Donald Koss received his B.S. degree from the University of Minnesota and the M.S. and Ph.D. degrees from Yale University with a major in metallurgy. After a post-doctoral study at Oxford University and four years at Pratt and Whitney Aircraft, he joined the faculty of the Department of Metallurgical Engineering at Michigan Technological University. In 1986, Dr. Koss came to Penn State University as Chairman of Metals Science and Engineering (until 1995) and Professor of Materials Science and Engineering. He has also been a visiting scientist at the Los Alamos National Laboratory during two sabbatical leaves.

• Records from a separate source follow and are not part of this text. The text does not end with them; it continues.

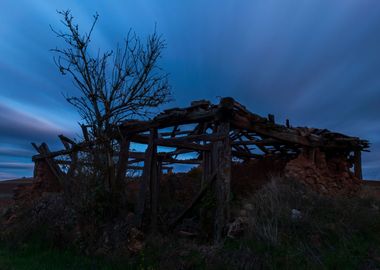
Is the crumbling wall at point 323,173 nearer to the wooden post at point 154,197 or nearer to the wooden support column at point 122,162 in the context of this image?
the wooden post at point 154,197

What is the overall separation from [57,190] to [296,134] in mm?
10056

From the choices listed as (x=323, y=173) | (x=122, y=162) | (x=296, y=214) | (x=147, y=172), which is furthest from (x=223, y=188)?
(x=323, y=173)

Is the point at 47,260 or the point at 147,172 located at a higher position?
the point at 147,172

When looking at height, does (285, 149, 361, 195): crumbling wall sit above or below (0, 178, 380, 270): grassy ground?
above

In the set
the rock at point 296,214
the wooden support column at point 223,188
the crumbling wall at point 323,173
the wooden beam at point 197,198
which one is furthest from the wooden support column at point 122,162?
the crumbling wall at point 323,173

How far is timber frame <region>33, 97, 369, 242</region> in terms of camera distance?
712 centimetres

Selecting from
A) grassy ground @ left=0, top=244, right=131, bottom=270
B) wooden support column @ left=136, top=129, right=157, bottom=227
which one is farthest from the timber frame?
grassy ground @ left=0, top=244, right=131, bottom=270

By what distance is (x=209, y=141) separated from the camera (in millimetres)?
7781

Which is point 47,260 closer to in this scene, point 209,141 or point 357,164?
point 209,141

The research of Professor Koss has primarily examined the deformation and fracture behavior of metallic materials. His past research has ranged from the mechanisms of ductile fracture to the influence of processing history on the resulting deformation and failure behavior of steels, titanium, and aluminum alloys. After retirement, Professor Koss interacted extensively with Professor Motta in research programs focusing on the effects of hydrogen on the microstructural evolution and fracture behavior of the zirconium alloy, Zircaloy-4, used extensively in nuclear power reactors. Professor Koss has authored or co-authored about 170 technical publications.
Deformation and fracture behavior of metallic materials.
Influence of microstructure on mechanical properties.
Effect of stress state on structure and properties of structural alloys.